誕生日には帰るものと予測していたリリアによって必要な荷物は大体まとめられていたので、帰る支度はあっという間に済み、明日には家から迎える馬車が来る事になった。
(明日……か。公爵家へ帰ると告げて気落ちさせてしまったヴァシュロンの居る図書館へ戻るのも気が引けるし……あ)
私は街歩きの時に見た冒険者ギルドを思い出した。
(今まではレストルーチェ領の冒険者ギルドでしか活動していなかったけれど、これからは帝都のギルドで活動するのもいいかもしれない。きっとカルも居るし……)
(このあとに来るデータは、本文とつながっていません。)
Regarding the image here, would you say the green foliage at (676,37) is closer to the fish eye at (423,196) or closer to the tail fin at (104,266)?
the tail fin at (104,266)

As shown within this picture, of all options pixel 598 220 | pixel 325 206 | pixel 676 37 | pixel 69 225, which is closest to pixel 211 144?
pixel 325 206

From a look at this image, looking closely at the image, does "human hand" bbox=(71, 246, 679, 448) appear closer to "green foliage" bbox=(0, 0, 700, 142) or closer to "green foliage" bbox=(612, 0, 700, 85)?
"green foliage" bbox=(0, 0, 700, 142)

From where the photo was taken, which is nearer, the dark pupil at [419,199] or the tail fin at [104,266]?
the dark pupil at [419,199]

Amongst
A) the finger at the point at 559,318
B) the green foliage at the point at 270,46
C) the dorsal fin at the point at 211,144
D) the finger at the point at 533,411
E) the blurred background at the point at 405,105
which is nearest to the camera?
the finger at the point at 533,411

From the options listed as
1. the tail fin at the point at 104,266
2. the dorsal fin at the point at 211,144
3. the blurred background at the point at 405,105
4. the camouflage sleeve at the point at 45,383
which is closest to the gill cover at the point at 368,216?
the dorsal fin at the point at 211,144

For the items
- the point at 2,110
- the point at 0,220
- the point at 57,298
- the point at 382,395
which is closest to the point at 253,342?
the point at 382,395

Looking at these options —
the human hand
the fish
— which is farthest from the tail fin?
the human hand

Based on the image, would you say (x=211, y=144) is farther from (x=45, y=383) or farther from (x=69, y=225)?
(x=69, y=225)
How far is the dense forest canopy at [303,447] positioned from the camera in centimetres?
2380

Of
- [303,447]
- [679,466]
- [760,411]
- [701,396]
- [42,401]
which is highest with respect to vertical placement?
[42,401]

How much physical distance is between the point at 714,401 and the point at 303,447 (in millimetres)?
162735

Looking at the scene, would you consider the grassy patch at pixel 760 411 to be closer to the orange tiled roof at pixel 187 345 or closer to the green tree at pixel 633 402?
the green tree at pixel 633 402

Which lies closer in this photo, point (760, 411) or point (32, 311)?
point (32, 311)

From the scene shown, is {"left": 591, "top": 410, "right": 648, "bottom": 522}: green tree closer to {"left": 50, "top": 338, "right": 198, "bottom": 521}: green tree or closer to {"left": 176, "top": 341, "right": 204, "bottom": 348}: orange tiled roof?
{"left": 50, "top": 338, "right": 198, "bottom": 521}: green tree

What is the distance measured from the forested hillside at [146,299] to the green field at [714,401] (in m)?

カルと一緒に久しぶりに冒険者活動が出来ると思い気持ちが高ったが、すぐにヴァシュロンの事を思い出して気持ちが沈む。
私が帰ることを知って暗い顔をしていたヴァシュロンを思うと、カルと楽しく冒険者活動をする事が申し訳ないような気になる。
(でも、ヴァシュロンはあまりにも私に依存し過ぎている気がするもの……。命を救ったから……だとは思うけれど、盲目的に私にばかり構う……)
実際、学院で私以外と接している所をろくに見た事がないのだ。
他の学生がヴァシュロンに挨拶したり話しかけたりしても短く適当に返すだけで、すぐに私を連れて他のところへ移動してしまう。
学院で2人きりじゃなかったのは、レン令息と3人で剣術訓練をする時とメリーさんと魔術勉強していた時だけだったように思う。
(いつもいつも私と2人きりで居ようとしているような……。もしかして、他人と接するのが苦手?けれど、社交の場ではきちんと対応していたわ……)
きっと、私が居なければ社交の時のように他の人とも接するはず。
どうしてもヴァシュロンの事が気がかりなまま、私はリリアに出かける旨を伝えて帝都の冒険者ギルドへと向かった。